___ TEXT BLOCK ___

There are often compelling reasons to share sensitive data online. For example, repositories of anonymized medical data have been published to aid epidemiological research. While the release of such data can benefit society, it is critical that appropriate privacy protections are in place. Unfortunately, they often are not.
This project seeks to demonstrate an attack on the privacy protections of a real-world online data repository. The goal is to design the attack, execute it, and evaluate its effectiveness. If the attack proves effective, the findings of the project will be shared with the custodians of the online repository.
Attack demonstrations are an important part of research in data privacy. They highlight risks and motivate research into remedies.
The project aims to explore the following questions:
- How vulnerable is this repository to attack?
- What are the performance characteristics of the attack algorithm? For example, what computational resources does it require?
- How does this attack problem differ from other attacks explored in the privacy literature?
Components of the project include:
- Writing programs to scrape, clean, and organize data from the repository
- Designing and implementing attack algorithms
- Surveying literature on attacks
- Investigating attack remedies (such as differential privacy)
- Writing a report, which may be shared with the data custodians
More information about attacks can be found in this survey article: Dwork, Smith, Steinke, Ullman "Exposed! A Survey of Attacks on Private Data" Annual Review of Statistics and Its Application, 2017.
Different components of the project demand different skills.
For the programming components:
- Experience programming in python is desired.
- Experience with web scraping, regular expressions, data munging, databases is beneficial, but students who lack the experience but express an eagerness to learn will also be considered.
For the algorithm design + literature survey components:
- A strong math aptitude is desired.
- Knowledge of linear algebra, probability, and statistics is beneficial but not required.
Of course, the ideal student will possess the skills to contribute to all components of the project.

___ RECORDED DATA ___

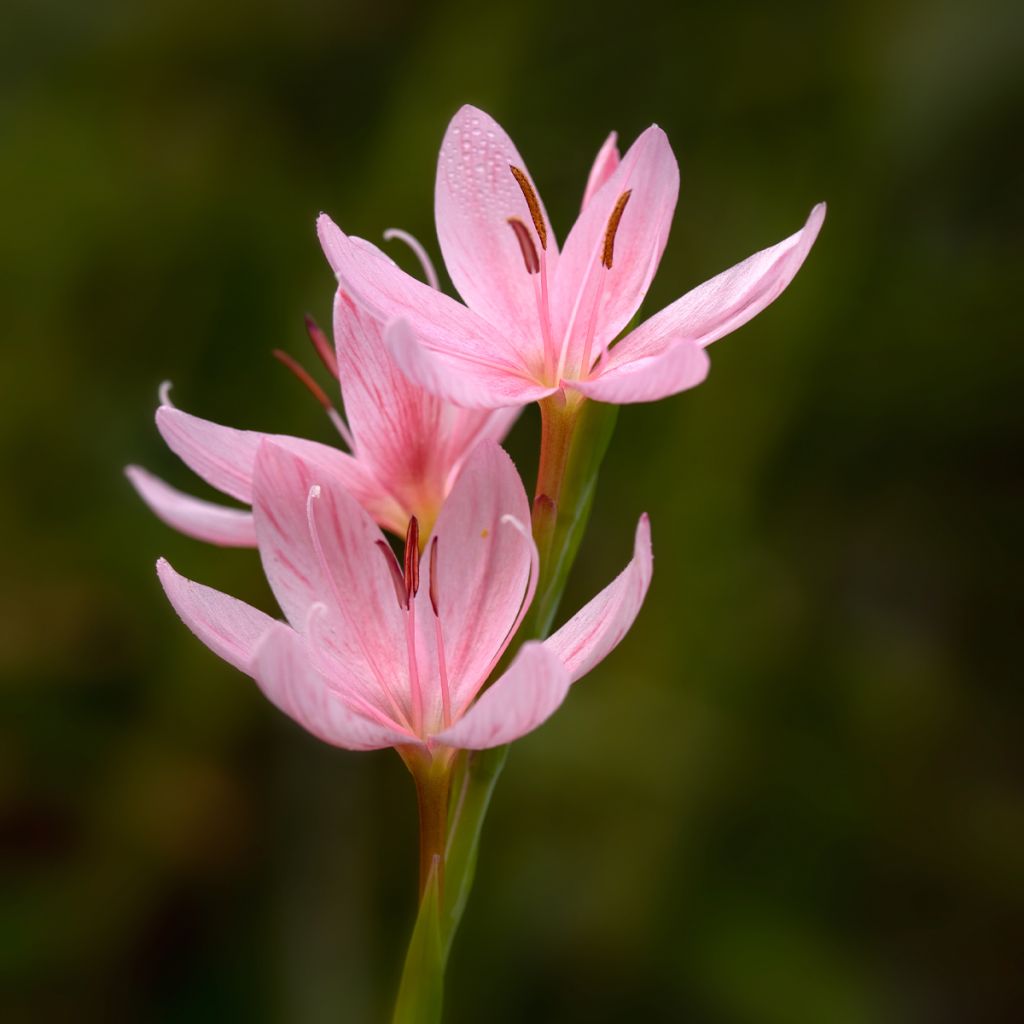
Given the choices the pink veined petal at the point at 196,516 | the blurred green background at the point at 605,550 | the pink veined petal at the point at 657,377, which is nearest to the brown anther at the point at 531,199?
the pink veined petal at the point at 657,377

___

TASK REQUIREMENTS:
(1) Render this sentence from the project description in Spanish: "Attack demonstrations are an important part of research in data privacy."
(2) Retype the project description starting at "This project seeks" and ending at "the privacy literature?".
(3) Decide whether each statement agrees with the project description. Answer yes or no, and quote the words that settle it.
(a) Experience programming in Python is desired for the programming components.
(b) Knowledge of linear algebra is required for the algorithm design and literature survey components.
(c) The findings will be shared with the repository's custodians whether or not the attack proves effective.

ANSWERS TO THIS EXERCISE:
(1) Las demostraciones de ataques son una parte importante de la investigación sobre la privacidad de los datos.

(2)
This project seeks to demonstrate an attack on the privacy protections of a real-world online data repository. The goal is to design the attack, execute it, and evaluate its effectiveness. If the attack proves effective, the findings of the project will be shared with the custodians of the online repository.
Attack demonstrations are an important part of research in data privacy. They highlight risks and motivate research into remedies.
The project aims to explore the following questions:
- How vulnerable is this repository to attack?
- What are the performance characteristics of the attack algorithm? For example, what computational resources does it require?
- How does this attack problem differ from other attacks explored in the privacy literature?

(3)
(a) Yes: "Experience programming in python is desired."
(b) No: "Knowledge of linear algebra, probability, and statistics is beneficial but not required."
(c) No: "If the attack proves effective, the findings of the project will be shared with the custodians of the online repository."